▸ Source extract
Personal information
- Born: 25 March 1937 (age 88) Fukuoka Prefecture, Japan
- Height: 170 cm (5 ft 7 in)
- Weight: 90 kg (198 lb)
- Sporting nationality: Japan

Career
- Status: Professional
- Professional wins: 5

= Kenji Hosoishi =

Japanese professional golfer

Kenji Hosoishi (born 25 March 1937) is a Japanese professional golfer. Hosoishi abruptly had much success at the age of 24; as an "unknown" he defeated a number of "top players" to win the Japan Open. In the late 1960s he had much success on the Asia Golf Circuit, winning the Indian Open in back-to-back years as well as the 1968 Malaysian Open. After his win in Malaysia the legendary Australian golfer Peter Thomson stated that he "is likely to emerge as the number one star on this tour." Hosoishi did not meet these expectations, however. Though he continued to play consistently on the leading Asian tours in the 1970s he did not win another significant event. By the mid-1980s he had largely retired from work as a touring professional.

== Early life ==
Hosoishi was born in Fukuoka Prefecture. Later he moved to Nagoya. He started playing golf at the age of 13. Hosoishi started his golf career as a caddy.

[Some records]
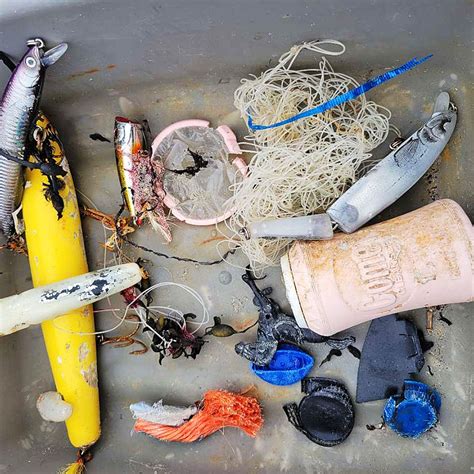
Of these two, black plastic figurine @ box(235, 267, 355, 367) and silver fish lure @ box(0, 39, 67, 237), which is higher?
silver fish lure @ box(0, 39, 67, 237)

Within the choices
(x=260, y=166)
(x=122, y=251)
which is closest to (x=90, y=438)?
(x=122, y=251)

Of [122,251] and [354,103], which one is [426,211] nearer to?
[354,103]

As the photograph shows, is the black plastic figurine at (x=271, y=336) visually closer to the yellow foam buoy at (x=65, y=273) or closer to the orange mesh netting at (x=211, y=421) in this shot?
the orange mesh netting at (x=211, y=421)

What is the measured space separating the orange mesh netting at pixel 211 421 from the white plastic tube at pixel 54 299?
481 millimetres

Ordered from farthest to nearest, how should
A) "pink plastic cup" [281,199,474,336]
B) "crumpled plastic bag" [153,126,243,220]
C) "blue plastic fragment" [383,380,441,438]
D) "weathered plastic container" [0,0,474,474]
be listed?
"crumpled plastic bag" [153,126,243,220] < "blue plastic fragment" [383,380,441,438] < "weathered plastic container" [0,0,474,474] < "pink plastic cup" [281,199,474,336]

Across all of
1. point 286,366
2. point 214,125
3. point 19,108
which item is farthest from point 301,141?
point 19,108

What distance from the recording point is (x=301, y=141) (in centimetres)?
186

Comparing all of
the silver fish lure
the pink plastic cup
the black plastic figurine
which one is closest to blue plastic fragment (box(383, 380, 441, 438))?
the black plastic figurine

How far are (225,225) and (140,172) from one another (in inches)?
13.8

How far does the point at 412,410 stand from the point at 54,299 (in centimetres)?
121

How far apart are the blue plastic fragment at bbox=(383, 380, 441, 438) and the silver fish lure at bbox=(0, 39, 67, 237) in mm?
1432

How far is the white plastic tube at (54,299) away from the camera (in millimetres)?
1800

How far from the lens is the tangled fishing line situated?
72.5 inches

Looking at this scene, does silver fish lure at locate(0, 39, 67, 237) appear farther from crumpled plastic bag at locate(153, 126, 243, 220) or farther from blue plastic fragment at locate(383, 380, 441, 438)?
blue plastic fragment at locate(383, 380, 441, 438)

▸ Directions
1. Answer these questions about the golfer profile:
(a) At what age did Hosoishi win the Japan Open?
(b) Which tournament did he win in 1968?
(c) What job did he start his golf career in?
2. Copy out the entries from the line containing "How far apart" through the final line of the entries, both ends included.

▸ Answers
1.
(a) 24
(b) The Malaysian Open
(c) Caddy

2.
How far apart are the blue plastic fragment at bbox=(383, 380, 441, 438) and the silver fish lure at bbox=(0, 39, 67, 237) in mm?
1432

How far is the white plastic tube at (54,299) away from the camera (in millimetres)?
1800

How far from the lens is the tangled fishing line situated?
72.5 inches

Looking at this scene, does silver fish lure at locate(0, 39, 67, 237) appear farther from crumpled plastic bag at locate(153, 126, 243, 220) or farther from blue plastic fragment at locate(383, 380, 441, 438)?
blue plastic fragment at locate(383, 380, 441, 438)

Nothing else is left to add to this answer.